- **Texte du document**
Brahmaji rappela ensuite qu'il naquit de la fleur de lotus qui après la destruction des trois mondes (les systèmes planétaires: Bhurloka, Bhuvarloka et Svarloka) poussa et s'épanouit du nombril de Narayana. L'univers se divise en trois parties, nommément Svarga, Martya et Patala. Au temps de la destruction, les trois systèmes planétaires sont noyés dans les eaux de l'univers. Alors, Narayana, émanation plénière de Krsna, S'allonge dans l'océan Garbhodaka, et de Son nombril pousse graduellement une fleur de lotus, sur laquelle naît Brahma. On peut donc légitimement conclure que Narayana est la «Mère» de Brahma. On appelle le Seigneur «Narayana» parce qu'en Lui reposent tous les êtres vivants, une fois l'univers anéanti. Le mot nara indique la totalité des êtres vivants, et ayana le lieu de repos. La Forme de Garbhodakasayi Visnu est ainsi appelée Narayana, car Lui-même repose sur les eaux de l'univers, mais aussi parce qu'Il constitue le Repos de tous les êtres vivants. De plus, comme l'enseigne la Bhagavad-gita, le Seigneur est présent au coeur de chacun. En ce sens, encore, Il est Narayana, le mot ayana signifiant aussi bien «source du savoir» que «lieu de repos». La Bhagavad-gita nous apprend aussi que la faculté de se souvenir provient de la présence de l'Ame Suprême dans le coeur des êtres. Après avoir changé de corps, l'être oublie tout de sa vie passée, mais par Narayana, l'Ame Suprême, dans son coeur, il sera induit à agir selon ses désirs anciens. Brahmaji voulut prouver que Krsna est le Narayana originel, qu'Il est la Source de Narayana et que Ce dernier n'appartient pas à l'énergie externe, maya, mais représente bien une émanation de l'énergie spirituelle. Les mouvements de l'énergie externe, ou maya, ne sont manifestés qu'après la création du monde cosmique, tandis que l'énergie spirituelle, originelle, de Narayana, opérait déjà avant la création. Ainsi, les émanations de Narayana, de Karanodakasayi Visnu à Garbhodakasayi Visnu, de Garbhodakasayi Visnu à Ksirodakasayi Visnu, sis dans le coeur de chacun, appartiennent toutes à l'énergie spirituelle du Seigneur. Non soumises à l'énergie matérielle, elles ne peuvent être éphémères. En effet, tout ce que régit l'énergie matérielle appartient au temporaire quand tout ce qui s'opère sous l'égide de l'énergie spirituelle est par nature éternel.

- **Consignes**
a – Dans le texte sur Narayana, que désigne le mot nara ?
b – Poursuivez le texte sur Narayana et l'énergie spirituelle à partir de sa dernière phrase.
Les items qui suivent ne sont pas nécessaires.

- **Données**
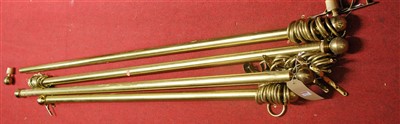 Lot 1072 - Four lacquered brass curtain poles with turned...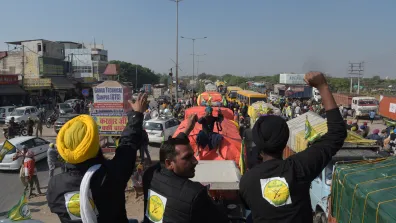 Farmers protest in Delhi, sitting on a truck with fists raised in the air.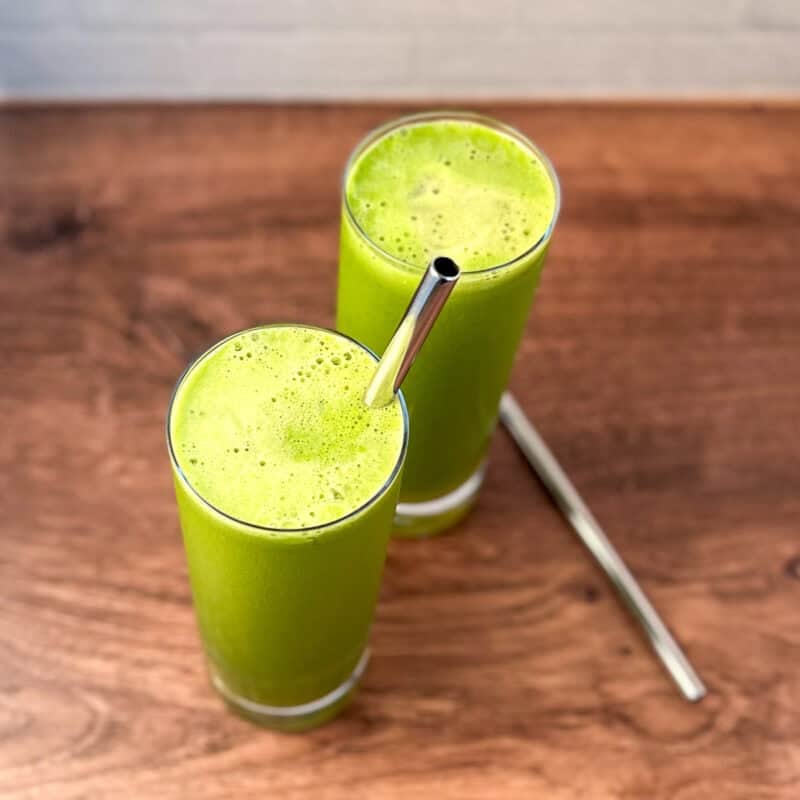 Two glasses of celery apple parsley ginger juice with metal straws.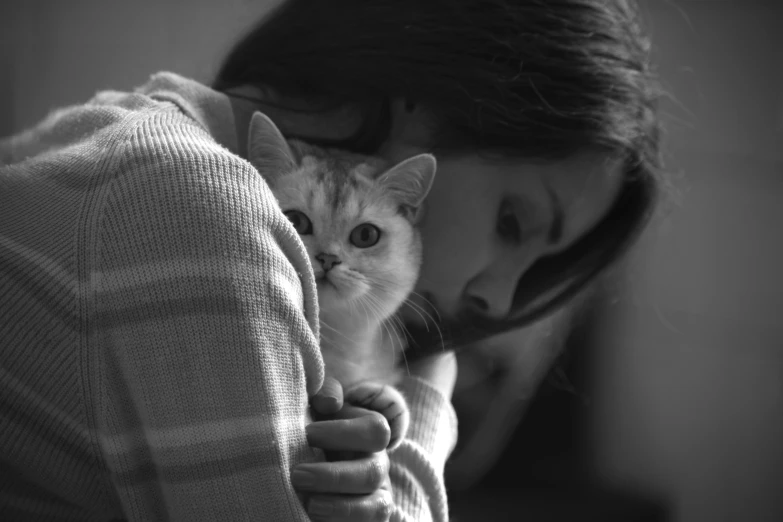 a girl holding a cat while covering her face with both hands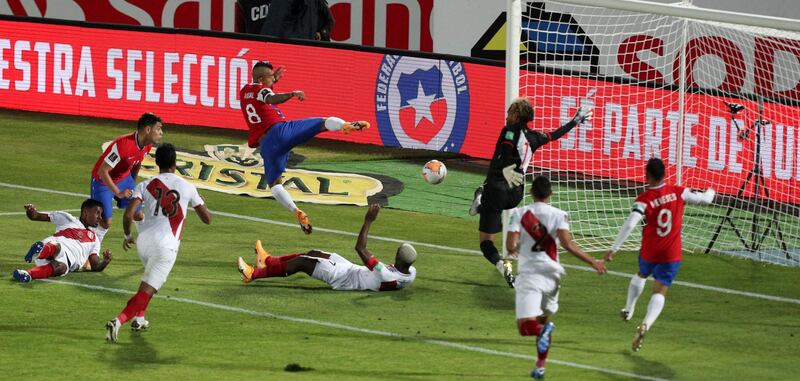 Chile's Arturo Vidal, centre above, scores his side's second goal in their 2-0 victory against Peru during the World Cup qualifier in Santiago on Friday, November 13. AP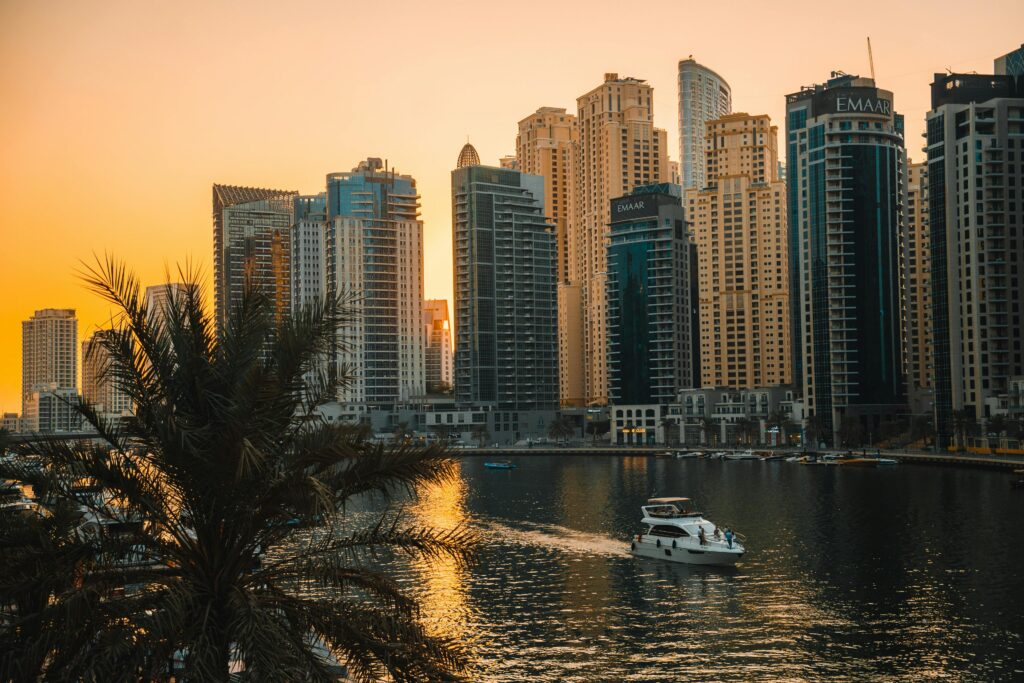 Sunset over Dubai Marina skyline with luxury yachts on the water and high-rise buildings.
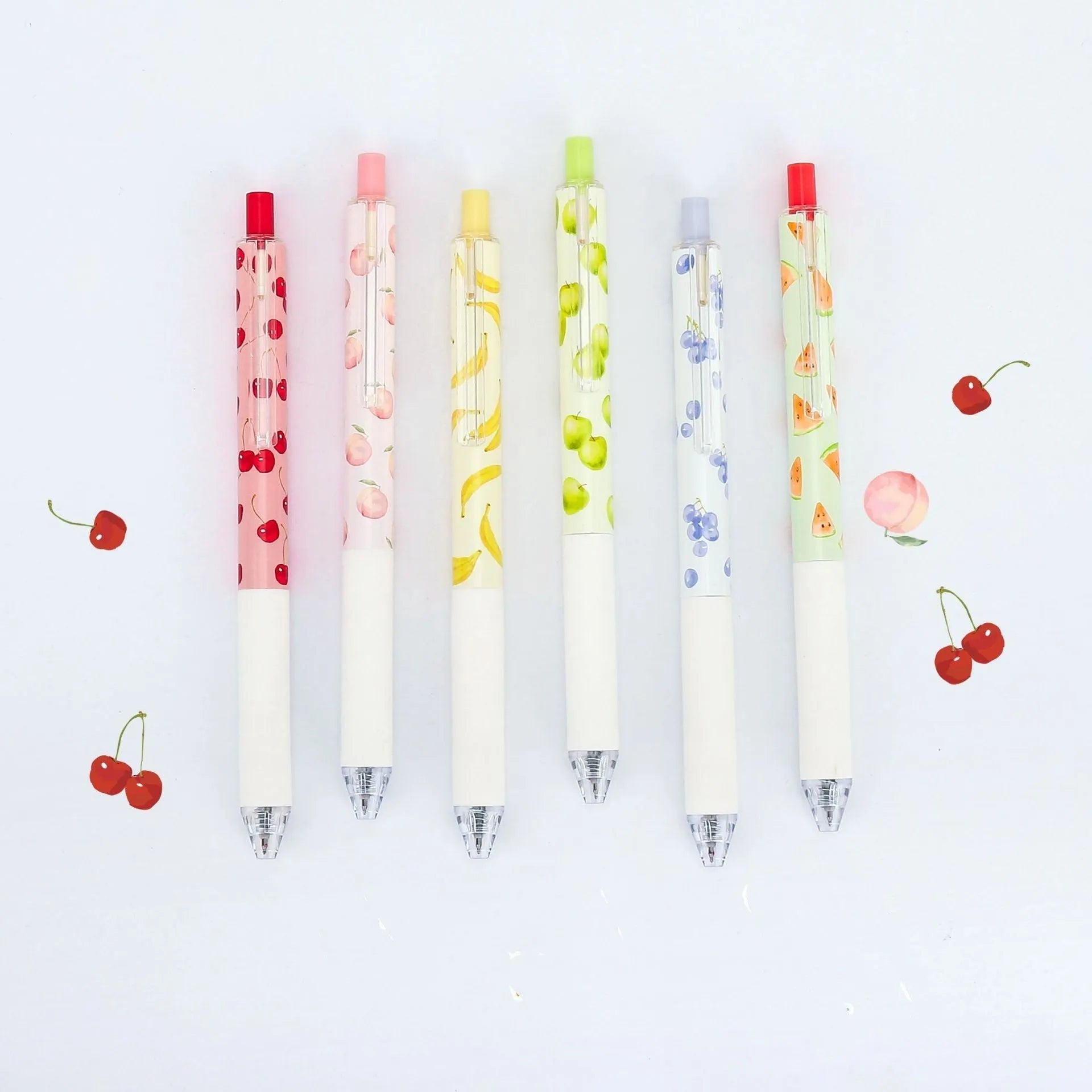 Three fruit scented press-action pens with 0.5mm black refills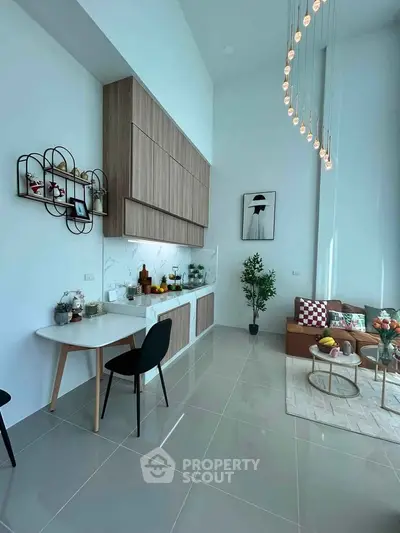 Modern living room with high ceiling, stylish decor, and open kitchen layout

- **Réponses**
a – La totalité des êtres vivants.

b –
Brahmaji confirma de nouveau que Krsna est le Narayana originel, disant que le gigantesque corps universel du Seigneur repose sur les eaux Garbhodaka: «Ce corps gigantesque de l'univers est une autre manifestation de Ton énergie. Parce qu'elle repose sur les eaux, Ta forme universelle est aussi Narayana, et nous tous sommes en son sein. Partout je vois Tes diverses formes de Narayana: sur les eaux, en mon coeur, et à présent devant moi. Tu es bien le Narayana originel.

«0 Seigneur, descendant sur cet univers en tant que Krsna, Tu T'es montré en clair le Maître de maya. Te voilà dans la manifestation matérielle, et elle, cependant, demeure tout entière en Toi. Or cela, Tu l'as déjà prouvé, lorsque pour Ta mère, Yasoda, Tu révélas en Ta bouche toute la création universelle. Par la force de Ta yoga-maya, puissance inconcevable, Tu peux faire à Toi seul que s'opère de tels prodiges.

«0 Krsna, mon Seigneur aimé, cette manifestation cosmique que nous percevons, elle se trouve toute en Ton Corps. Cependant, Tu sembles être en dehors de moi, et moi en dehors de Toi. Comment est-ce possible, sinon par l'influence de Ton énergie inconcevable»?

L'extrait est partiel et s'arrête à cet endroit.